Thursday, November 5, 2009

What Can Airplane Photographers Learn from Robert Capa?

This is the first in an occasional series in which I introduce a famous non-aviation photographer and discuss what contribution his or her body of work can make to our shooting of airplanes.

Robert Capa (1913-54) is the most legendary of war photographers. Born in Hungary and originally named Endre Ernő Friedmann, he photographed five different wars from 1936 more or less continuously until he himself was killed by a land mine while covering the French campaign in Indo-China. Capa has so many things to teach us that I had difficulty picking just three.

Capa is famous for saying, "If your photographs aren't good enough, you're not close enough." Capa lived by this motto, coming ashore on Omaha Beach with the second wave of infantry during the D-Day landings and getting amazing pictures that could have been achieved no other way. He not only lived by that principle but also died by it, with camera in hand.

I am reminded of Capa's motto when I see legions of people at airshows pointing their long lenses at the airplanes flying by. About 99% of their pictures are an attempt (not usually acknowledged as such) to imitate air-to-air photos taken from a camera plane, and inevitably they are not as good. Even with the best lenses and image stabilization, they have less detail and the characteristic long-telephoto compression of perspective as compared to air-to-air shots. Only a very few of the best ground-to-air airshow photos are as good as even mediocre air-to-air, basically because the photographers aren't close enough. It makes me wonder whether, rather than investing in expensive equipment and specialized skills to get these inferior pictures, we would be better off either investing in the access and relationships necessary to get a seat in a camera plane for better (closer) shots, or else concentrating on other types of photos that we can do well with such access as we have.

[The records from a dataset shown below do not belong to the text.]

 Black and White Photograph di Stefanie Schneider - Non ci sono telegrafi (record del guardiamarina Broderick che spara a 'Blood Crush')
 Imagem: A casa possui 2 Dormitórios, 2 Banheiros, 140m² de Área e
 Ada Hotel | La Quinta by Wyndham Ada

Capa's most famous single photograph was made early in his career during the Spanish Civil War, and depicts a Loyalist militiaman at the moment of being killed by a sniper a few feet away from Capa. Besides the striking nature of the photo, it has also become famous because of the controversy over whether it is real or staged, a question that still has impassioned advocates on both sides. This in turn has sparked discussion of the broader question of whether it matters whether the photo was real or staged.

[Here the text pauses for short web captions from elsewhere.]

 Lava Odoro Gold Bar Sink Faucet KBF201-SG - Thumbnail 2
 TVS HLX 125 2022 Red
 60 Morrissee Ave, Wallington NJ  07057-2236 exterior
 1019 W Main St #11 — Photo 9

The real vs. fake debate has come into greater prominence in the digital era. The stakes are greatest, obviously, in the photojournalism area. This would encompass Capa's war photography, but what happens when a photo goes beyond reportage and is "repurposed" as a work of art, or a political symbol? Opinions differ as to whether, and how much, its original authenticity as journalism still matters.

Most in the art-photography community understand that every photo is a creative and selective product, no matter what it pretends to be, and regard any type of manipulation for expressive purposes as fair game. The audience for aviation photography is more conservative. In my experience they don't like a lot of retouching or fakery. They perceive aviation photography as quasi-journalistic in nature, and are more interested in "truthful" depictions of the planes than in the photos as aesthetic objects.


The photo above is an angle that I've always wanted to get of a Spitfire in flight but, recalling Capa's maxim, could never get close enough. In Canada recently I found a full-size replica Spitfire mounted on a pylon, and walked around it shooting photos with fakery in mind. After some Photoshop work, though it is no masterpiece, the picture does what I wanted in revealing the subtle shape of a Spitfire's fuselage in dramatic lighting with a suggestion of flight and movement. I would expect most aviation buffs on seeing the photo initially to be excited at a shot of a Spitfire in unfamiliar markings (serious buffs know how each of the approximately 50 real flying Spitfires is painted), then to find a few telltale clues that it is not a real plane, and come to regard the picture as uninteresting, if not dishonest.

One final lesson from Capa's life. Capa's photos from the Normandy Landings on Omaha Beach in 1944, where he came ashore with the second assault wave, are legendary. Part of the legend concerns the fact that only about 10 of them, including the one at the top of this thread, survived to be published. The rest of the approximately 100 that he took on the beach were destroyed in a darkroom processing mishap back in London, while Capa was still out shooting. How would you feel about taking the same risks as the soldiers that stormed the beaches of Normandy, armed only with a camera, only to have almost everything that you did it for ruined by a lab assistant? But Capa never expressed any bitterness over the loss of the images. Most photographers will tell you that their most treasured images are those yet to be taken.